I leave it up to you to decide what’s a bug fix or low risk change. Just keep in mind that we don’t need to put everything in this release, the next release will already be in three months. And we should really avoid bad bugs, because making a bug fix release like 3.6.1 is quite some work for me, I’d like to avoid it.

tiagosantos · December 19, 2016, 5:47pm

Thank you for the vote of confidence.
I consider all these changes just the “polishing” part. I am not expecting regressions, but on this period I will be more rigorous with the changes I push. The “strategy” I used on this release was:

make big changes first;
allow testing, complains or bug reports to arise;
adjust accordingly;
and finally, tighten everything, and polish loose ends. This is the part I reserved for the ‘feature freeze’, since, literally, no new feature will be implemented.
I will stop making any type of changes 2 days before release. This should safeguard any odd regression like tabs instead of spaces, a lost signal that blocks a section, changes in automated tests, etc.

tiagosantos · December 20, 2016, 12:52am

@marcoagpinto

I have finished the Freeling fork, and updated the binaries. I began testing and so far, all seams good. If you have the opportunity, test the files in FreeLing/LanguageTool/pt at master · TiagoSantos81/FreeLing · GitHub
You can see the history to review the changes and source file manipulations.

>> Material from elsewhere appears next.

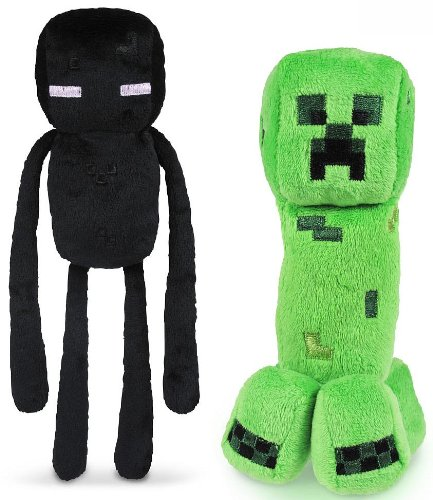 "Minecraft 7"" Plush Enderman & Creeper Set Of 2 4"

The readable data list in use in the new POS dictionary and Synthetizer is in portuguese.dict.txt. You can use gitk DAG function to view the diffs between commits, since I made a base dump of the dictionary used in LT for comparison.

Unless you raise any relevant issues with this new file or amendments are needed, I will push this version on Saturday. Note that I have adapted the Freeling tags so that we do not have to change LT rules. All build and rule tests pass when dict files from commit af6711d are used in LT.

marcoagpinto · December 20, 2016, 10:25am

Good work, @tiagosantos

I can only test in the field after I have a nightly with the changes, so that I can open my thesis again and this time scroll through the whole 291 pages.

tiagosantos · December 20, 2016, 8:58pm

Ok. Then I push the changes tomorrow. I already pushed strings and rule group improvements today, and I need to confirm if there are any regressions. This change sets the deadline for morphological dictionary review as Saturday 24th.

dnaber · December 20, 2016, 9:08pm

Off topic: I suggest using the LT browser add-on, it would have spotted this error (them/then)

tiagosantos · December 20, 2016, 9:59pm

It would. The plugin is really awesome! Added to the TODO list.

tiagosantos · December 21, 2016, 12:37am

@marcoagpinto

The dictionary update and required changes to LT have been pushed. Next nightly should have the changes for you to test. I recommend making a dump of the dictionary, so that you can double-check its contents.

marcoagpinto · December 27, 2016, 8:56am

@tiagosantos

The following words give a false positive:
“UNIVERSIDADE TRÁS-OS-MONTES E ALTO DOURO”

It suggesting changing “trás” to “traz”.

tiagosantos · December 27, 2016, 3:15pm

Fixed. In these cases, the best way is to add a restricted antipattern to the affected rule. For one example, see:

marcoagpinto · December 27, 2016, 10:24pm

@tiagosantos
@dnaber

LanguageTool complains that “DE” doesn’t start in uppercase (see screenshot).

Can it be fixed before the official release date?

Thanks!

dnaber · December 27, 2016, 10:48pm

The release will be tomorrow morning, i.e. in a few hours, so please stop changing stuff…

tiagosantos · December 27, 2016, 11:12pm

This is related to the generic upper case rule, so this false positive is here for at least the last couple of years.
Anyway, as Daniel referred, it is already too late to fix anything, except if it is to fix something that breaks the build. On that sense, everything seams perfect and ready for release.

tiagosantos · December 28, 2016, 12:39am

Odd. I tested the latest daily build, and I can not reproduce that issue.
No false positives for any capitulated words, including that specific title. Everything seams to be working as intended in that rule.
Please upload a document with that false positive for analysis, and register this issue in Github bug tracker, as a reminder for later work.